* STATED GOAL *
In the part of the data that opens with the line containing "How does point" and runs through the end of the data, switch "tug boat" to "tugboat". Give back only that part, with everything else left unchanged.
>> BEGIN
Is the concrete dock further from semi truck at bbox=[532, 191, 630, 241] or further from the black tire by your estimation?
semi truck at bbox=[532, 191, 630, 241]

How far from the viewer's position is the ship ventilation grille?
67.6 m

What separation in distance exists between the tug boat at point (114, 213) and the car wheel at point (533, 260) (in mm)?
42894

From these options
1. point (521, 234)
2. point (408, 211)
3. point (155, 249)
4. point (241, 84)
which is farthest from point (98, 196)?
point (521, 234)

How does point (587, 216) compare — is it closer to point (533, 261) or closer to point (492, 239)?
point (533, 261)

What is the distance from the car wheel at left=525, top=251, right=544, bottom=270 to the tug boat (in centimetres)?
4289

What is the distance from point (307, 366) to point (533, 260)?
>> END
* RESPONSE BELOW *
How does point (587, 216) compare — is it closer to point (533, 261) or closer to point (492, 239)?
point (533, 261)

What is the distance from the car wheel at left=525, top=251, right=544, bottom=270 to the tugboat (in centimetres)?
4289

What is the distance from point (307, 366) to point (533, 260)?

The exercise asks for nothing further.